Monday, November 06, 2006

The Shadow Of The Gallows


So, they finally got around to condemning Saddam to death. After months of wrangling and shouting, the much anticipated death sentence has been handed down, despite serious questions about the legitimacy of the court which tried him.

Now, don't get me wrong - I have no time for this numbskull, and I will shed not a tear for him when he hangs. Indeed, I was protesting against Saddam twenty years ago, at a time when the US was supporting and arming him.

However, it is interesting to reflect that a lot of what he says is perfectly correct: this is a kangaroo court with no real legitimacy, he remains the president of Iraq - despite the illegal occupation of his country and the verdict was such a forgone conclusion that it is hard to imagine him getting a fair trial. To be tried by your peers is bad enough, but to be tried by your enemies is a very bad thing indeed. And probably not the best way to ensure that due process is observed.

Again - to be clear - I abhor Saddam, and will shed not a single tear when he dies. But if the occupiers want to string him up they should just do so. What sickens me is the shabby facsimile of a court hearing that we have (sort of) witnessed. I think the US administration has reached a point where it no longer matters how wafer thin the pretence is, they know that they are playing only to their supporters. Those who oppose them will oppose them in any case.

I suppose that this bogus trial will go down as just another footnote in the history, that will one day be written, of this awful and stupid middle-east adventure.

Methinks that 100 years from now, sooner probably, Bush will be looked upon as a turning-point president. The one who turned the world against America. And turned America's back on the world.

Sunday, November 05, 2006

A Bit Too Close To Home


I was looking at me hull earlier tonight, as the old girl bobbed and lurched with the motion of the briney. I thought I spied something amiss with her, but it was only a patch where the water left an unusual mark last time I was in port. Over the years I have had all manner of things bump and bang into the side of my little boat - they rarely do any harm, and if they do it is easy to put right.

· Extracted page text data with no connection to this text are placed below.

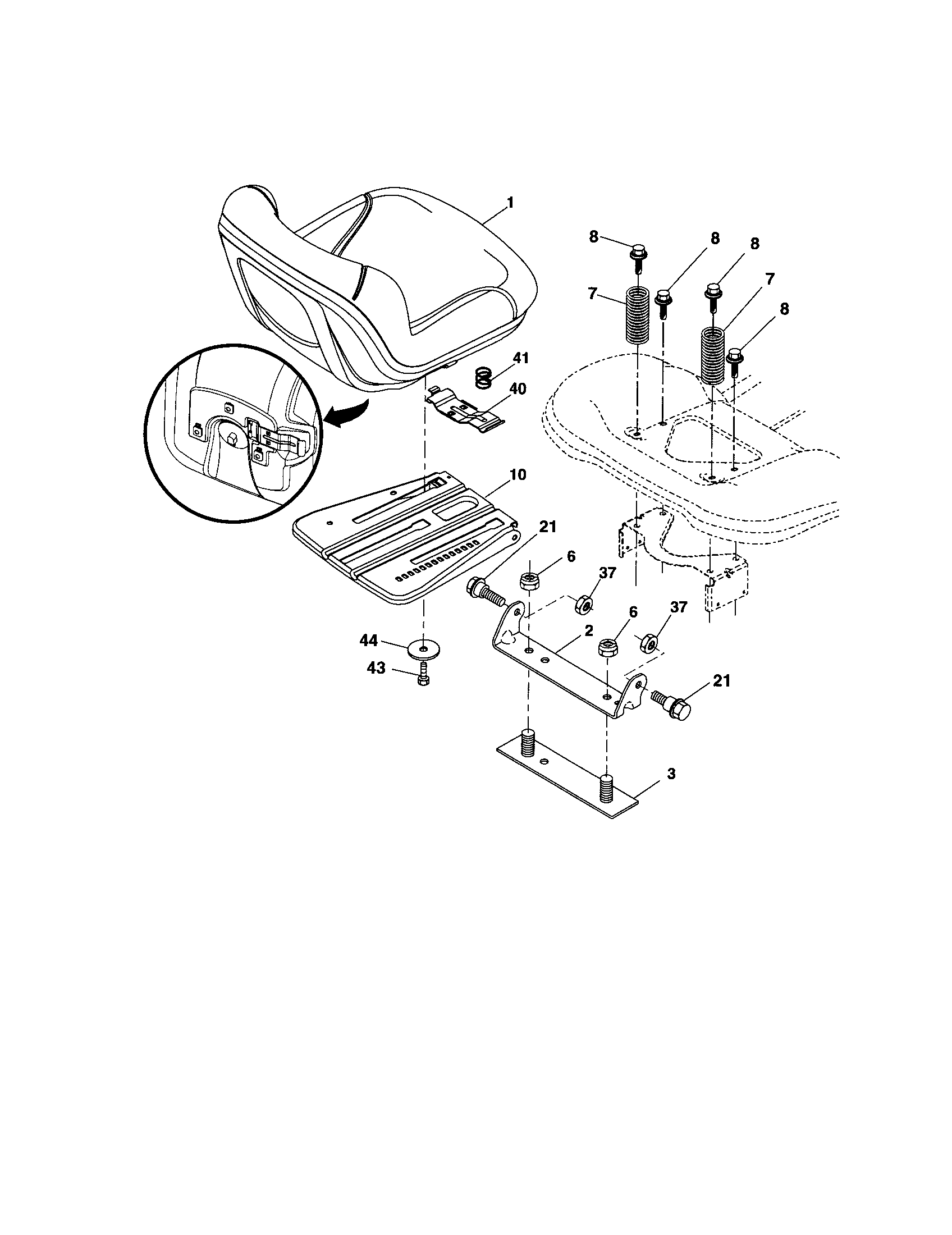 1
8
8
8
7
7
8
41
40
10
21
6
37
6
37
2
44
43
21
3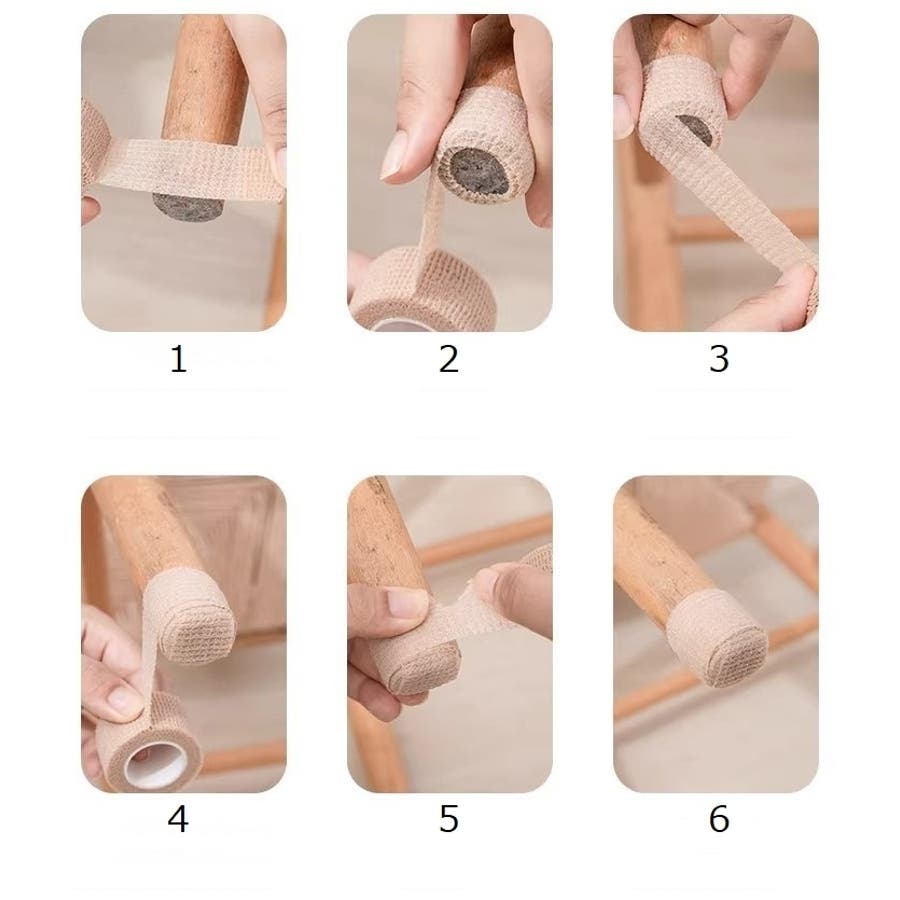 1

2

3

4

5

6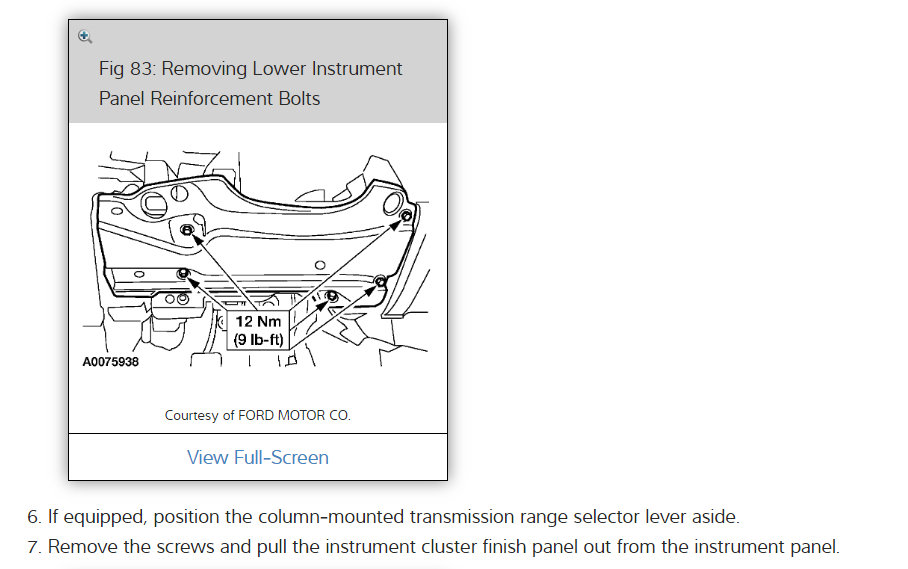 Fig 83: Removing Lower Instrument Panel Reinforcement Bolts

12 Nm
(9 lb-ft)

A0075938

Courtesy of FORD MOTOR CO.

View Full-Screen

6. If equipped, position the column-mounted transmission range selector lever aside.
7. Remove the screws and pull the instrument cluster finish panel out from the instrument panel.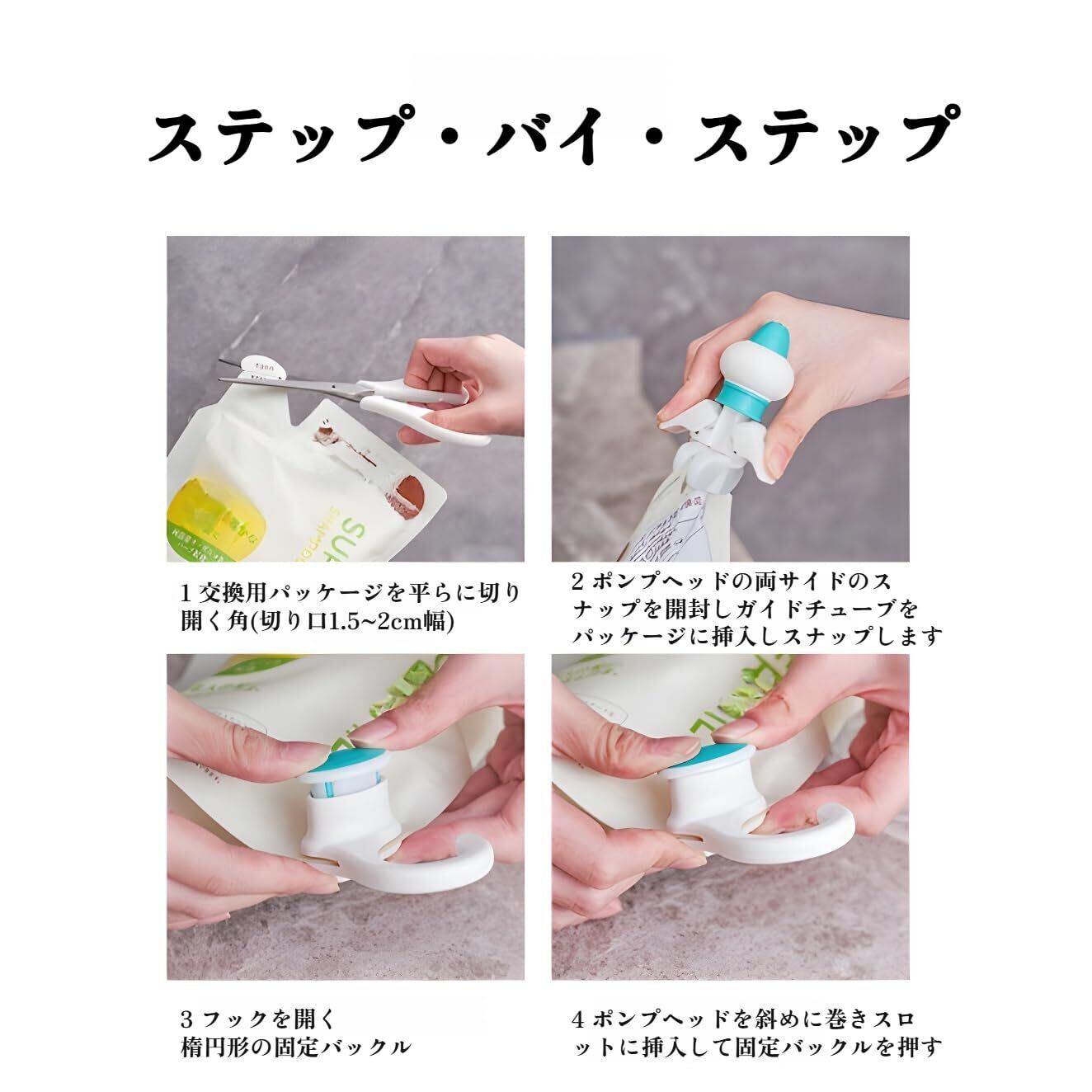 ステップ・バイ・ステップ

1 交換用パッケージを平らに切り開く角(切り口1.5~2cm幅)

2 ポンプヘッドの両サイドのスナップを開封しガイドチューブをパッケージに挿入しスナップします

3 フックを開く
楕円形の固定バックル

4 ポンプヘッドを斜めに巻きスロットに挿入して固定バックルを押す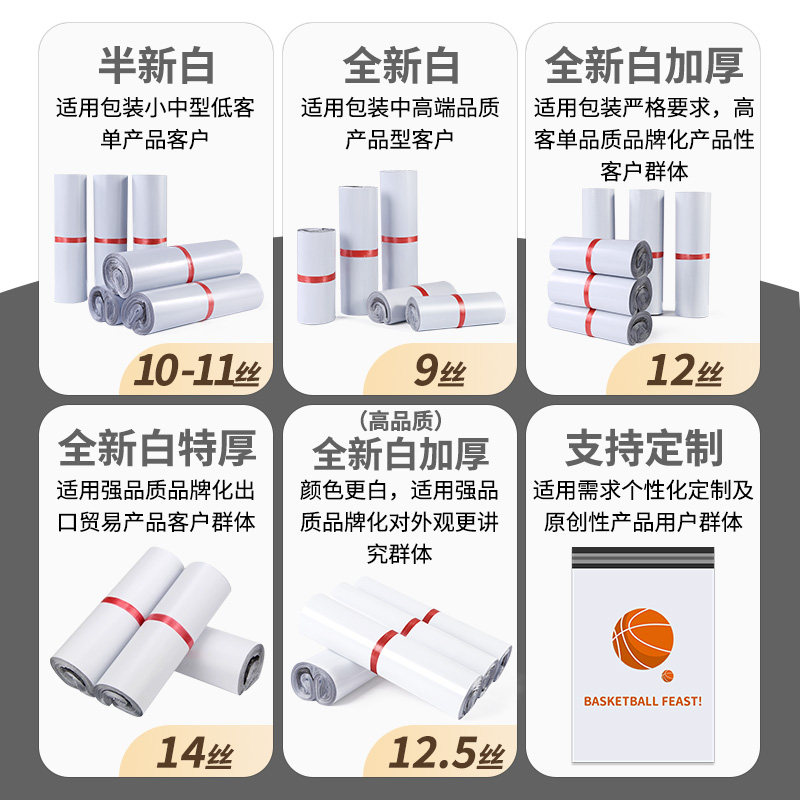 半新白
适用包装小中型低客单产品客户

10-11丝

全新白
适用包装中高端品质产品型客户

9丝

全新白加厚
适用包装严格要求，高客单品质品牌化产品性客户群体

12丝

全新白特厚
适用强品质品牌化出口贸易产品客户群体

14丝

（高品质）
全新白加厚
颜色更白，适用强品质品牌化对外观更讲究群体

12.5丝

支持定制
适用需求个性化定制及原创性产品用户群体

BASKETBALL FEAST!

Y'see, the sea isn't the natural enemy of the boat or the sailor. She is our friend, our protector, our reason for being. And although many's the man and boy that has lost his life to her, sailors are generally very affectionate towards "the big pond." And, although she sometimes carries things which harm, she carries us too. After a few years at sea, a man gets kinda used to her sweet embrace and cannot feel utterly calm anywhere else. I, for one, never get a solid eight hours minus the sway of the ocean.

Sailors have good hearts, by and large, and this leads them to love and respect the potentially lethal waters on which they sail. But we are a superstitious lot too - always fretting over inauspicious omens like dreading the appearance of a black cat on the dock afore we ship out. But in reality we generally don't have much to fear and are a hopeful lot.

How unlike America, and its current head-in-the-sand approach to the world. It has become so insular and fearful of its own people that it seeks to keep them in a constant state of fear. Why else would it behave as it does? Remember, all of the nonsense spouted by "Brains" in Washington and his band of merry men is targeted at America and Americans -- he is long past caring what the world thinks of him. The rationale seems to be that the population must be kept compliant and obedient. So, America must always have big, scary enemies.

If America doesn't have an enemy, it creates one! The policy seems to be that there must be a Bogey Man to fear at all times.

Though in some cases America's enemies are more than illusory spectres. Take Osama - created by the US and supported by the US when his particular brand of evil was of use. Now the US terror-training has been utilised to destroy American lives, rather than the Soviet and Afghan lives at which it was aimed.

And before guys like him, it was Gadaffi - another pawn in the US's game-plan. And before him it was "the communists" and God knows who else. And as a side-show we get characters like Saddam - also a product of American meddling. He only ever wanted to be America's friend, and this was the case until the the US attacked him, not the other way around.

Years and years of this have had an impact on the popular consciousness. America has become fearful - because the powers that be want it to be fearful.

Fearful people are compliant and allow you to enslave them - and you get legislation like the Patriot Act, which probably would not have passed parliament anywhere else on earth.

Americans seem remarkably unruffled about their recent loss of freedoms, suggesting that they are either on-side with Bush and his corhort -- or that they are ignorant of the changes. Either is very worrying.